To grasp the structure of metals and ionic compounds, you must account for the solid voids. As atoms occupy lattice points, they create a pattern of empty spaces between atoms.
Empty space resides within an extended array of atoms or ions. The character of solid voids produces the properties of alloys, the stoichiometry of ionic compounds, and the distribution of defects.
Two Dimensional Voids
As a start, consider voids created by a two dimensional array of spheres.
Square Packed Voids
For solids which feature simple square packing, a square void space is created in Figure 1. The empty space occupies the gap created where spheres touch each other, shown in yellow. This is the type of void found in simple cubic packed solids and body centered cubic lattices.
Close Packed Voids
The most common type of voids occur among close packed structures. Instead of the atoms touching where spheres meet, the placement improves when an atom rests in the groove between two adjoining atoms. This kind of structure creates a trigonal void between atoms, Figure 2.
To create three-dimensional voids, the atoms stack in layers. The way in which atoms add additional layers determines the inside geometry of the empty space.
Voids adopt either a tetrahedral or octahedral shape. Which shape a void takes comes from whether the next layer is placed in a center vacant site or an edge vacant site.
Square Packed Sites
A second layer added to a square packed void has two sites where an atom in a second can sit, Figure 3.
A second row atom occupies a space between all four atoms, an orange arrow. The second site takes a position at the edge of a square, a green arrow.
Close Packed Sites
There are two possible sites for a second row atom: an edge site or a center site, Figure 4. A second atom can occupy and edge site in relation to a trigonal void, shown with purple arrows. Or an atom can reside directly above a trigonal void in a center site, an orange arrow.
Three Dimensional Voids
The kind and number of voids comes from the placement of lattice atoms. Each crystal structure has a characteristic set of voids.
Voids take one of two possible geometries: tetrahedral or octahedral, Figure 5.
Cubic Packed Void Geometry
Further, the next layer of atoms in a cubic packed structure has an atom which sits below the plane of square packed atoms in a center site, Figure 6.
The next atom can sit in an edge interstitial site or a in a center interstitial site.
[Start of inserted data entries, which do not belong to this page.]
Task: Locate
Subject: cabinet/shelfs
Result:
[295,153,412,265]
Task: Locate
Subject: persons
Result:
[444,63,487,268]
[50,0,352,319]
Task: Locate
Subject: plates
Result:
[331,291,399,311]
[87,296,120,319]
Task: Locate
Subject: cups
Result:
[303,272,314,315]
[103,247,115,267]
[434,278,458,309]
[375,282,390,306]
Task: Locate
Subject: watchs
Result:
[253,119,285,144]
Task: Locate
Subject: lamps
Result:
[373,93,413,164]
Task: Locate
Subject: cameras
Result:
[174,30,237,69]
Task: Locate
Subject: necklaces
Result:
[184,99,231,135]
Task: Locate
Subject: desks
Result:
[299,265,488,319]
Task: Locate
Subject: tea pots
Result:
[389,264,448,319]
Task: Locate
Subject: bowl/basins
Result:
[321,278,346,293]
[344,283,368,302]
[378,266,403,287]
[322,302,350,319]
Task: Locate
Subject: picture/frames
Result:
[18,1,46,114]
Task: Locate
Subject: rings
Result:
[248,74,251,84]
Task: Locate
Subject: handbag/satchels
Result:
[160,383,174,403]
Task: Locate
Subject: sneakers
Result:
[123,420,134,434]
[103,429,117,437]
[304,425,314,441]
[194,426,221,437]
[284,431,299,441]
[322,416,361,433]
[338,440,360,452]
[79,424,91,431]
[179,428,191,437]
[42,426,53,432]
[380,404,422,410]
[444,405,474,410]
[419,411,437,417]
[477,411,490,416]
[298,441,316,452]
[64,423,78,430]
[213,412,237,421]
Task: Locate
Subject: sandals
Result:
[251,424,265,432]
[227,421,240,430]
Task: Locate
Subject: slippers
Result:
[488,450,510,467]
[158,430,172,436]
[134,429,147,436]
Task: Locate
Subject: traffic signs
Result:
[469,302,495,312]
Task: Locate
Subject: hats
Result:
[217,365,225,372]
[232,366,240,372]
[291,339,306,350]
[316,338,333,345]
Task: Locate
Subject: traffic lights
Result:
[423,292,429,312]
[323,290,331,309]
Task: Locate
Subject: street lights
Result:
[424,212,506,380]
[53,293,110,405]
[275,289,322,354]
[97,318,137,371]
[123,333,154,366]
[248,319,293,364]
When the new atom takes and edge site, it forms a tetrahedral void.
Occupation of a center site directly above an atom results in an octahedral void.
Close Packed Void Geometry
Close packed voids occur as face-centered cubic and hexagonal geometries.
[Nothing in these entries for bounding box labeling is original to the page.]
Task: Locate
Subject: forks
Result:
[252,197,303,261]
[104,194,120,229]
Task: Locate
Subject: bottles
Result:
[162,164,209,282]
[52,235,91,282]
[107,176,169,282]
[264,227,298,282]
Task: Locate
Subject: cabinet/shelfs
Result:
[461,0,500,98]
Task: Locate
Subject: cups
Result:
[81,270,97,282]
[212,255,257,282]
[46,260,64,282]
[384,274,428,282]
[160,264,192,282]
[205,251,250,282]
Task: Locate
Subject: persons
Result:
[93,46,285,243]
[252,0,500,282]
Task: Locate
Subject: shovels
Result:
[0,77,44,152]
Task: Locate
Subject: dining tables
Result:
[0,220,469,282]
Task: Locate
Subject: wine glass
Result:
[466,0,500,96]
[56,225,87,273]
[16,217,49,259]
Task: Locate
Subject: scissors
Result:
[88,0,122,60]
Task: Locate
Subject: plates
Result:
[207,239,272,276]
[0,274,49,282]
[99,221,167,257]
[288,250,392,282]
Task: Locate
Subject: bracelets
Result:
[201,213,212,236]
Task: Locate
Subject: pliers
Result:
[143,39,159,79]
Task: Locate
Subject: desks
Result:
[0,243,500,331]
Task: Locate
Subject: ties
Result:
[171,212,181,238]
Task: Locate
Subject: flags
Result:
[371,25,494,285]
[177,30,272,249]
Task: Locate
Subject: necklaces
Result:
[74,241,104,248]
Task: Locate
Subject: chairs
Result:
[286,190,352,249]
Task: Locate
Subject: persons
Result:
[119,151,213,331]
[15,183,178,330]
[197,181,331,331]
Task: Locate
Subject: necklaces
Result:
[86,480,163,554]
Specifically, octahedral voids form when the space between four atoms has the empty space above and below the empty space filled, Figure 7.
Correspondingly, tetrahedral voids form when an atom takes the crook created by three adjacent atoms placed above their mutual plane.
It follows that void sites occupy specific positions within structure. This influences what kind of ionic compounds and alloys become possible.
Body-centered packing structures have the unique property of having all their interstitial spaces being shared with an adjacent unit cell, Figure 8.
Octahedral voids occupy one of two positions. Voids appear at the center of each face, with the empty position 1/2 shared with another neighbor unit cell. The other type of site occurs at the center of each edge, where 1/4 of each octahedral space belongs to a unit cell.
Octahedral voids are shown in yellow.
Tetrahedral voids share 1/2 of each space with an adjacent unit cell. Each face hosts 4 tetrahedral voids, in orange.
Tetrahedral voids in face-centered cubic cells reside in a single unit cell, Figure 9.
Each unit cell contains a total of eight tetrahedral spaces. The edges of a tetrahedral space is shown with orange lines. The orange spheres show the site of each tetrahedral void.
Octahedral voids have one void completely centered at the center of the unit cell. Additional octahedral voids appear at the center of each edge. Each edge shared void contributes 1/4 of a void. This results in FCC unit cells having a total of three octahedral voids.
Tetrahedral voids occur as both internal voids and voids which share an edge, Figure 10.
Orange circles represent voids.
There are six internal tetrahedral voids. Each edge contributes two voids, each of which gives 1/3. That means (12 x 1/3) = 4 additional tetrahedral voids.
Octahedral voids reside within the hexagonal unit cell. One vertex of each octahedron extends through the face. The voids occupy a position between atoms that sit at the central triangle. This accounts for two layers of voids, which make a total of six octahedral voids in hexagonal unit cells.